Task 1 => Print the passage of the hearing report below, starting with "The morning opened" and going on through "both of them.".

Page excerpt =>
Above photo: Matt Dunham.
A less dramatic day, but marked by a brazen and persistent display of this US Government’s insistence that it has the right to prosecute any journalist and publication, anywhere in the world, for publication of US classified information. This explicitly underlay the entire line of questioning in the afternoon session.
The morning opened with Professor John Sloboda of Iraq Body Count. He is a Professor of Psychology and musicologist who founded Iraq Body Count together with Damit Hardagan, and was speaking to a joint statement by both of them.
Professor Sloboda stated that Iraq Body Count attempted to build a database of civilian deaths in Iraq based on compilation of credible published material. Their work had been recognised by the UN, EU and the Chilcot Inquiry. He stated that protection of the civilian population was the duty of parties at war or in occupation, and targeting of civilians was a war crime.
Wikileaks’ publication of the Iraqi War Logs had been the biggest single accession of material to the Iraq Body Count and added 15,000 more civilian deaths, plus provided extra detail on many deaths which were already recorded. The logs or Significant Activity Reports were daily patrol records, which recorded not only actions and consequent deaths the patrols were involved in, but also deaths which they came across.
After the publication of the Afghan war Logs, Iraq Body Count (IBC) had approached Wikileaks to be involved in the publication of the Iraq equivalent material. They thought they had accumulated a particular expertise which would be helpful. Julian Assange had been enthusiastic and had invited them to join the media consortium involved in handling the material.
There were 400,000 documents in the Iraq war logs. Assange had made very plain that great weight must be placed on document security and with careful redaction to prevent, in particular, names from being revealed which could identify individuals who might come to harm. It was however impossible to redact that volume of documents by hand. So Wikileaks had sought help in developing software that would help. IBC’s Hamit Dardagan had devised the software which solved the problem.
Essentially, this stripped the documents of any word not in the English dictionary. Thus arabic names were removed, for example. In addition other potential identifiers such as occupations were removed. A few things like key acronyms were added to the dictionary. The software was developed and tested on sample batches of telegrams until it worked well. Julian Assange was determined redaction should be effective and resisted pressure from media partners to speed up the process. Assange always meticulously insisted on redaction. On balance, they over-redacted for caution. Sloboda could only speak on the Iraq War Logs, but these were published by Wikileaks in a highly redacted form which was wholly appropriate.
Joel Smith then stood up to cross-examine for the US Government. I am sure Mr Smith is a lovely man. But sadly his looks are against him. You would certainly not enter an alleyway if he were anywhere nearby. The first time I saw him I presumed he was heading for the dock in court 11.
As is the standard prosecution methodology in this hearing, Mr Smith set out to trash the reputation of the witness. [I found this rather ironic, as Iraq Body Count has been rather good for the US Government. The idea that in the chaos of war every civilian death is reported somewhere in local media is obviously nonsense. Each time the Americans flattened Fallujah and everyone in it, there was not some little journalist writing up the names of the thousands of dead on a miraculously surviving broadband connection. Iraq Body Count is a good verifiable minimum number of civilian deaths, but no more, and its grandiose claims have led it to be used as propaganda for the “war wasn’t that bad” brigade. My own view is that you can usefully add a zero to their figures. But I digress.]
Smith established that Sloboda’s qualifications are in psychology and musicology, that he had no expertise in military intelligence, classification and declassification of documents or protection of intelligence sources. Smith also established that Sloboda did not hold a US security clearance (and thus was in illegal possession of the information from the viewpoint of the US government). Sloboda had been given full access to all 400,000 Iraq War Logs shortly after his initial meeting with Assange. They had signed a non-disclosure agreement with the International Committee of Investigative Journalists. Four people at IBC had access. There was no formal vetting process.

Task 2 => Report every line of the records below that contains the string "pitch", matching case exactly.

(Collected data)
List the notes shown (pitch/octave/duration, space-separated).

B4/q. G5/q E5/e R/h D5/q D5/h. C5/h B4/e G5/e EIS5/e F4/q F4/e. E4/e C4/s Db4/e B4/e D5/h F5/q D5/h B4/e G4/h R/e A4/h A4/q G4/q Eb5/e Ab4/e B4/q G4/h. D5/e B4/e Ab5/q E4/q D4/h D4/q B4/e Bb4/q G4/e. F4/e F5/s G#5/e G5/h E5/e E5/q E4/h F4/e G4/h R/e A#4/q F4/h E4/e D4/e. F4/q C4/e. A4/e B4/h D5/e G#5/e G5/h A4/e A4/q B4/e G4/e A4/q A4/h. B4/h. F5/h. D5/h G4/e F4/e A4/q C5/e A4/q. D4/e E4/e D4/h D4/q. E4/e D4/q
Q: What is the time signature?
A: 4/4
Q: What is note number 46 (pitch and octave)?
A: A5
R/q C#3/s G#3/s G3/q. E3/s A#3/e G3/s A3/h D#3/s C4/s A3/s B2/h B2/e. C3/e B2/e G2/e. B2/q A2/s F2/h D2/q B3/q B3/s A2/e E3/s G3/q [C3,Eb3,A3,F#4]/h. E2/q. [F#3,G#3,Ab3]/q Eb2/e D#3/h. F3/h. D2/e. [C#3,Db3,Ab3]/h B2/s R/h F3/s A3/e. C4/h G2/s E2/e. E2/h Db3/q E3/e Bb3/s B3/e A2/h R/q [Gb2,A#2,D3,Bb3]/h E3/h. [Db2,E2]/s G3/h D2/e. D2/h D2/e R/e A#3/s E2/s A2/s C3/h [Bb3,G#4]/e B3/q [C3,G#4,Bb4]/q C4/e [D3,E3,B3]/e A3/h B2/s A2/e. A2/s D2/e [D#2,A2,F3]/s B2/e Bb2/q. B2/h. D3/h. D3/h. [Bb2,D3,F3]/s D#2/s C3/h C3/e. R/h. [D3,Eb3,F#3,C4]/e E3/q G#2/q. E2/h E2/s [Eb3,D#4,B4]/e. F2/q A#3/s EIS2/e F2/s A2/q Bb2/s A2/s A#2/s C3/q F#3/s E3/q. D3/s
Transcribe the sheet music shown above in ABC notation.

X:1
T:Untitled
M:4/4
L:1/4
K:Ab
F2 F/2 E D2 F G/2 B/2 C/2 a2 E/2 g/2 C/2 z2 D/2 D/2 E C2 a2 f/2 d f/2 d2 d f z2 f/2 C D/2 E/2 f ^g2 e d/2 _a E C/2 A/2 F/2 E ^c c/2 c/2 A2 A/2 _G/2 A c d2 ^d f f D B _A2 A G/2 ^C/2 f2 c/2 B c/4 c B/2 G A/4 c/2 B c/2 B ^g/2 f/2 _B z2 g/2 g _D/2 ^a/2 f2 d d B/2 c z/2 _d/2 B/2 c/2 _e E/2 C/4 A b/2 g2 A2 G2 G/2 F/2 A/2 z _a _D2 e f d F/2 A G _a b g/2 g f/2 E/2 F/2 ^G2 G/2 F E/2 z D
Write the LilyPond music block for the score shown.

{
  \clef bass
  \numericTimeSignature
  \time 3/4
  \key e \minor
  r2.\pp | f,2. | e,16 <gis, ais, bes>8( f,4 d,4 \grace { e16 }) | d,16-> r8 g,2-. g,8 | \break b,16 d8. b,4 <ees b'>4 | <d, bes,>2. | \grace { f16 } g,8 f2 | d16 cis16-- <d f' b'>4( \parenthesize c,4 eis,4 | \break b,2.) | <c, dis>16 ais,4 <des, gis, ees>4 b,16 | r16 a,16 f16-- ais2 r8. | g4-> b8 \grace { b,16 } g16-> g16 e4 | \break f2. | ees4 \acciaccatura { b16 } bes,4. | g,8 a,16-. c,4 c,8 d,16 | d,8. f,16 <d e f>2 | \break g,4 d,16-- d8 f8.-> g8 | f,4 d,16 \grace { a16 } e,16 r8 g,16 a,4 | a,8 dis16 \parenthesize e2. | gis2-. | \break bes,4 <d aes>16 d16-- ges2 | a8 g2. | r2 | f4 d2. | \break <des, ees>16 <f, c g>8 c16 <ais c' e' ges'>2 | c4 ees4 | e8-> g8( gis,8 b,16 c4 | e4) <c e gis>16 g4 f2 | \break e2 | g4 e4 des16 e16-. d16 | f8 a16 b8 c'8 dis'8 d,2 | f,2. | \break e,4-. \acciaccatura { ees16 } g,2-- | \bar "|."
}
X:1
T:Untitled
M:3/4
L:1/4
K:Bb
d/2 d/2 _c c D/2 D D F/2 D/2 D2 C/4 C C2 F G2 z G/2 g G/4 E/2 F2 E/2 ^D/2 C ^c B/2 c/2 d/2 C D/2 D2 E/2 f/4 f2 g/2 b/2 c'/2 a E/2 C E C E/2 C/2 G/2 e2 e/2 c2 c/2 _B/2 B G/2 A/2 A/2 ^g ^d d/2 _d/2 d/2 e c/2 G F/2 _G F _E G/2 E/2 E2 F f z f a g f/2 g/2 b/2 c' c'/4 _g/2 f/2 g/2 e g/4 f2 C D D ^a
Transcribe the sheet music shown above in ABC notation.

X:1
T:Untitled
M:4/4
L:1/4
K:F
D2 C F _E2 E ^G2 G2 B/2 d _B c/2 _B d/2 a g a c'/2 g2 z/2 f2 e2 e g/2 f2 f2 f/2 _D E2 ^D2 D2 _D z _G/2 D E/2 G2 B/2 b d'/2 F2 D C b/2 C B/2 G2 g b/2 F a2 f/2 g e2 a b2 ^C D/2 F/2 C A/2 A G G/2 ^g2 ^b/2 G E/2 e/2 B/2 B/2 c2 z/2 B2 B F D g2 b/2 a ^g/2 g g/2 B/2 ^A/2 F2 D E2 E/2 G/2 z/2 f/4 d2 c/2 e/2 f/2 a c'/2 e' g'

Full response 1 =>
The morning opened with Professor John Sloboda of Iraq Body Count. He is a Professor of Psychology and musicologist who founded Iraq Body Count together with Damit Hardagan, and was speaking to a joint statement by both of them.

Full response 2 =>
List the notes shown (pitch/octave/duration, space-separated).
Q: What is note number 46 (pitch and octave)?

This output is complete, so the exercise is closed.